TASK DESCRIPTION: Copy out every one of the entries below, keeping each line the same.

PROVIDED ENTRIES:
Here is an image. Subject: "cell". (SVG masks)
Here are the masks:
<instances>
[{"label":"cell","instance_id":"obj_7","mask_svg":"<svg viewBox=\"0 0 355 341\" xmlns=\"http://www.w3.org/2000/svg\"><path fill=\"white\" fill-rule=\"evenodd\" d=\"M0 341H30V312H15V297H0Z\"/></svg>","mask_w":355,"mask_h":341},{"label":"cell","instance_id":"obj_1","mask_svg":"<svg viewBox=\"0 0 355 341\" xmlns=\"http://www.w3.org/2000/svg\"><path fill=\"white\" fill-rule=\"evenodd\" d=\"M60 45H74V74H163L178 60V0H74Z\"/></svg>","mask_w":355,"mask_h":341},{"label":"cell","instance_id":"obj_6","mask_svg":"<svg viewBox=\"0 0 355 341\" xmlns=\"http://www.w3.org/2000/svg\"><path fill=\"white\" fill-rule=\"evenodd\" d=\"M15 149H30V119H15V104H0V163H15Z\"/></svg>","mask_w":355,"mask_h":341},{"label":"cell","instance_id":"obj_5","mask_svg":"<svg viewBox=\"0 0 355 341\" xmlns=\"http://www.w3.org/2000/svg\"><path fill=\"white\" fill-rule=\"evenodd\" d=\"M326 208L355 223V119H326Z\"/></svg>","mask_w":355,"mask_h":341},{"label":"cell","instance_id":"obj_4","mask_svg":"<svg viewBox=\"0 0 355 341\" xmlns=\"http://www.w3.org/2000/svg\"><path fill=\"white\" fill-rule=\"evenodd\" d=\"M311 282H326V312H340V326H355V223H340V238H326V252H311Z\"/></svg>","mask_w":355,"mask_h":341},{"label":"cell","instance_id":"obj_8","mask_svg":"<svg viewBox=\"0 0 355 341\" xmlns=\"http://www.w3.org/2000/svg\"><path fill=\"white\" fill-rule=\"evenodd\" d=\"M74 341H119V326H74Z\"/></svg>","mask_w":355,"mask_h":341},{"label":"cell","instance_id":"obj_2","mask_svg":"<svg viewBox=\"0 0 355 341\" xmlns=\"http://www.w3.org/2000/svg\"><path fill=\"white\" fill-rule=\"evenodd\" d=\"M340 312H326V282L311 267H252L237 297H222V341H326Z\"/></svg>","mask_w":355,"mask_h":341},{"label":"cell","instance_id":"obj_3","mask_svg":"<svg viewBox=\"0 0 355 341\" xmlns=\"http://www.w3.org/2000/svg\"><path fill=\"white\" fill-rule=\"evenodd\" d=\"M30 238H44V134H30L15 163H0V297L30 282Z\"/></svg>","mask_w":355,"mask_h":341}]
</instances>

ANSWER:
Here is an image. Subject: "cell". (SVG masks)
Here are the masks:
<instances>
[{"label":"cell","instance_id":"obj_7","mask_svg":"<svg viewBox=\"0 0 355 341\" xmlns=\"http://www.w3.org/2000/svg\"><path fill=\"white\" fill-rule=\"evenodd\" d=\"M0 341H30V312H15V297H0Z\"/></svg>","mask_w":355,"mask_h":341},{"label":"cell","instance_id":"obj_1","mask_svg":"<svg viewBox=\"0 0 355 341\" xmlns=\"http://www.w3.org/2000/svg\"><path fill=\"white\" fill-rule=\"evenodd\" d=\"M60 45H74V74H163L178 60V0H74Z\"/></svg>","mask_w":355,"mask_h":341},{"label":"cell","instance_id":"obj_6","mask_svg":"<svg viewBox=\"0 0 355 341\" xmlns=\"http://www.w3.org/2000/svg\"><path fill=\"white\" fill-rule=\"evenodd\" d=\"M15 149H30V119H15V104H0V163H15Z\"/></svg>","mask_w":355,"mask_h":341},{"label":"cell","instance_id":"obj_5","mask_svg":"<svg viewBox=\"0 0 355 341\" xmlns=\"http://www.w3.org/2000/svg\"><path fill=\"white\" fill-rule=\"evenodd\" d=\"M326 208L355 223V119H326Z\"/></svg>","mask_w":355,"mask_h":341},{"label":"cell","instance_id":"obj_4","mask_svg":"<svg viewBox=\"0 0 355 341\" xmlns=\"http://www.w3.org/2000/svg\"><path fill=\"white\" fill-rule=\"evenodd\" d=\"M311 282H326V312H340V326H355V223H340V238H326V252H311Z\"/></svg>","mask_w":355,"mask_h":341},{"label":"cell","instance_id":"obj_8","mask_svg":"<svg viewBox=\"0 0 355 341\" xmlns=\"http://www.w3.org/2000/svg\"><path fill=\"white\" fill-rule=\"evenodd\" d=\"M74 341H119V326H74Z\"/></svg>","mask_w":355,"mask_h":341},{"label":"cell","instance_id":"obj_2","mask_svg":"<svg viewBox=\"0 0 355 341\" xmlns=\"http://www.w3.org/2000/svg\"><path fill=\"white\" fill-rule=\"evenodd\" d=\"M340 312H326V282L311 267H252L237 297H222V341H326Z\"/></svg>","mask_w":355,"mask_h":341},{"label":"cell","instance_id":"obj_3","mask_svg":"<svg viewBox=\"0 0 355 341\" xmlns=\"http://www.w3.org/2000/svg\"><path fill=\"white\" fill-rule=\"evenodd\" d=\"M30 238H44V134H30L15 163H0V297L30 282Z\"/></svg>","mask_w":355,"mask_h":341}]
</instances>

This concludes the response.